Che succede al Nord? Quanto regge il Nord, cosa farà il Nord? Se lo chiedono in molti, dopo la svolta della Lega, che si è spostata su posizioni sovraniste e al governo ha portato avanti misure di stampo assistenzialista come il reddito di cittadinanza (insieme ai 5 Stelle che ne era l'artefice) e anche una linea incerta in tema di autonomia e infrastrutture, vedi la tanto dibattuta Tav.
Adesso, qualche risposta su ciò che politicamente potrà accadere al Nord comincia ad arrivare. E comincia ad arrivare da chi il Nord lo conosce bene. Primo fra tutti l'ex governatore lombardo Roberto Maroni, che ieri ha rilasciato un'intervista a proposito di una nuova forza politica a trazione «nordista». «Si può essere sovranisti e insieme autonomisti e ad oggi quest'area non ha un reale interlocutore» ha detto l'ex governatore ed ex ministro, tra i fondatori della Lega, intervistato da Repubblica. «Non ha più senso parlare di centrodestra, con un'area moderata e una populista - ha detto - esiste solo un'area sovranista e al suo interno c'è spazio per una componente centralista e un'altra autonomista». «La Lega è il partito egemone - avverte Maroni - . Ma i ceti produttivi sono presenti soprattutto al Nord e hanno bisogno di una rappresentanza particolare». «Il mio auspicio è che l'avanzata della Lega serva a rafforzare le risposte necessarie per la questione settentrionale e non il contrario».

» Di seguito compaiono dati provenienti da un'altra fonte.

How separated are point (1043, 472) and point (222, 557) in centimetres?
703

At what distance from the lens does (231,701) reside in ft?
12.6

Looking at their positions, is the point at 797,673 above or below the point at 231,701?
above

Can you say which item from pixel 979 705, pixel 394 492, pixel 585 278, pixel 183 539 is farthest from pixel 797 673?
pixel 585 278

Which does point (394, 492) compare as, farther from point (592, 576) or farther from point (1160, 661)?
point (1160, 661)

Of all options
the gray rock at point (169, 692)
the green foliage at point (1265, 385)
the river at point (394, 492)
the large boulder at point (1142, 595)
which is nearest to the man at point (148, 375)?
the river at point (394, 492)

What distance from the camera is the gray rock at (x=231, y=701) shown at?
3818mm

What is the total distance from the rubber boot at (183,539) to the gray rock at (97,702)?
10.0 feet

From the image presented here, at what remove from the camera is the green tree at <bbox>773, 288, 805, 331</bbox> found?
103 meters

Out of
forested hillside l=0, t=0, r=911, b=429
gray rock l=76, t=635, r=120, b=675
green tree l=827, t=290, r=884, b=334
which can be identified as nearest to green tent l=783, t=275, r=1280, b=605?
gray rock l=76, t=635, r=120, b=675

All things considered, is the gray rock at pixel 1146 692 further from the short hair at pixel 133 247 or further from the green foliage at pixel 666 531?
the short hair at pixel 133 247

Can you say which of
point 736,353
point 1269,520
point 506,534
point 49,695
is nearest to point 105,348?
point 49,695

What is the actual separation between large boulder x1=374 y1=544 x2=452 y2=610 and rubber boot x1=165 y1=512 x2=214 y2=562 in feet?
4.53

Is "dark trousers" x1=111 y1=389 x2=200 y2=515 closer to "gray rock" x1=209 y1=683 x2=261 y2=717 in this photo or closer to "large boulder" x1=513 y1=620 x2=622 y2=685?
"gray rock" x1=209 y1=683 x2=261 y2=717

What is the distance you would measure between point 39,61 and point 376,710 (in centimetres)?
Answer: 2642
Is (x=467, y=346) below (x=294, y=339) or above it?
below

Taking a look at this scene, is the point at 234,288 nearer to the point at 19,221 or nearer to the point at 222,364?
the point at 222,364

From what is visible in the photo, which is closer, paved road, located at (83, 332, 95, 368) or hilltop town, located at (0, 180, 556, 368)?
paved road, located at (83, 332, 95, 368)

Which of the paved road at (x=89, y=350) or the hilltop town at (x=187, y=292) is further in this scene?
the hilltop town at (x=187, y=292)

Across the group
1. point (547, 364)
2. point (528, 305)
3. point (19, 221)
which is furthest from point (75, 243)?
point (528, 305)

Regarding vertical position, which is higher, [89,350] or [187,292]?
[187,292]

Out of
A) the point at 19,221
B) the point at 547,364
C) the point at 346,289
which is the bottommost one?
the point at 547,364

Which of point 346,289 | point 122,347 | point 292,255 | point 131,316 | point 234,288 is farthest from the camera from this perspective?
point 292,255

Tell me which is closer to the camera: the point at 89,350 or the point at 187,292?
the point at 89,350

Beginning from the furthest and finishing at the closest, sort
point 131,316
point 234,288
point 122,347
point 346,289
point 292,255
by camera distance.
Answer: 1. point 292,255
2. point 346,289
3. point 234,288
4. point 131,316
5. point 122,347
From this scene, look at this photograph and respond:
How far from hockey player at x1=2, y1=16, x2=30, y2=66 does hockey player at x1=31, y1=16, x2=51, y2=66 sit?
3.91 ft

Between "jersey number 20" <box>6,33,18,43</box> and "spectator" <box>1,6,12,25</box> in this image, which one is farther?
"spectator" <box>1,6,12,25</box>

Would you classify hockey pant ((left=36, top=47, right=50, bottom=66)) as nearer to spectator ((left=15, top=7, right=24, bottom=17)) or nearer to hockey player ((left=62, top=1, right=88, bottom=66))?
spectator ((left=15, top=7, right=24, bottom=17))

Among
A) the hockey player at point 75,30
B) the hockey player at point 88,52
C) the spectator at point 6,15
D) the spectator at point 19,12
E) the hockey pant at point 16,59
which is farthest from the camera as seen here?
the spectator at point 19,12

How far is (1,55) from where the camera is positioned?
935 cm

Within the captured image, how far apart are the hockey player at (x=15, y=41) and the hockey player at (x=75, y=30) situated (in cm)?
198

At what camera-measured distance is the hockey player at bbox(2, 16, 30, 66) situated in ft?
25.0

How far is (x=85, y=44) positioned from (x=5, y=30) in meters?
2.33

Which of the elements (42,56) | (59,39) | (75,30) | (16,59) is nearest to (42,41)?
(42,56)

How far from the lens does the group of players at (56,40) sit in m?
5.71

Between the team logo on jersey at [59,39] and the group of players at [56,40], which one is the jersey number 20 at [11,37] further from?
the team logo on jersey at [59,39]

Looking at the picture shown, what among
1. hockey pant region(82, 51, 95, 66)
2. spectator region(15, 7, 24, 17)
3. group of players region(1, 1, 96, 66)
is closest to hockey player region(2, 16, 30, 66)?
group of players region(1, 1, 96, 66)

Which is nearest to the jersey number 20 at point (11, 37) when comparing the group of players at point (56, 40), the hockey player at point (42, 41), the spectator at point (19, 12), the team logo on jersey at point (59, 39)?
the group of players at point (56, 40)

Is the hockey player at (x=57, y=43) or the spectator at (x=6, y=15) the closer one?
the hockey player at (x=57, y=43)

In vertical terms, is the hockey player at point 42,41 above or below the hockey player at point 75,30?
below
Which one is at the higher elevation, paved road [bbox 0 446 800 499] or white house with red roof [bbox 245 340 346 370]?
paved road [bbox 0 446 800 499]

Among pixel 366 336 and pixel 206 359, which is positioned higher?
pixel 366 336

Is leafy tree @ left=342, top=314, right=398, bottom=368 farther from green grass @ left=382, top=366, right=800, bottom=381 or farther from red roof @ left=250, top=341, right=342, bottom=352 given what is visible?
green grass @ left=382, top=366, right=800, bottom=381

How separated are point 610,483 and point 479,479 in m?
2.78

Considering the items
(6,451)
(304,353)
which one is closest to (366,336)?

Sulle parole di Maroni, sollecitato dal Giornale interviene anche Gianni Fava, che di Maroni è stato assessore e di Salvini avversario alle primarie della Lega nel maggio del 2017 - non sono passati neanche 2 anni - ottenendo un discreto risultato peraltro nel voto dei militanti milanesi. «Si sente la mancanza di un partito liberale e laico del Nord. La gente ce lo chiede in continuo ormai. Prima o poi sono convinto nascerà - dice l'ex assessore, che resta membro del Consiglio federale della Lega ed esponente della sua anima indipendendista - Non so per opera di chi, ma sono certo succederà e lo scenario politico sarà destinato a cambiare di nuovo. Per adesso conviene completare la battaglia per la prima fase di autonomia. Con o senza i partiti. Con la gente del Nord e senza intermediazioni. Sul modello catalano». «In tanti - prosegue - guardano a contenitori politici apartitici in questo momento. Si spiega così il successo crescente, fra molti militanti della Lega Nord e non solo, della rete 22 ottobre. Un'organizzazione che non vuole diventare cartello elettorale ma che vuole incidere sulla opinione pubblica partendo dai milioni di cittadini lombardi e veneti che il 22 ottobre 2017 sono andati in massa a votare per chiedere autonomia».
«A quelli - conclude Fava - non piace il reddito di cittadinanza e spesso faticano anche a digerire battaglie come quella per quota 100. Lì dentro ci sono i ceri produttivi del Nord che cercano nuove forme di rappresentanza».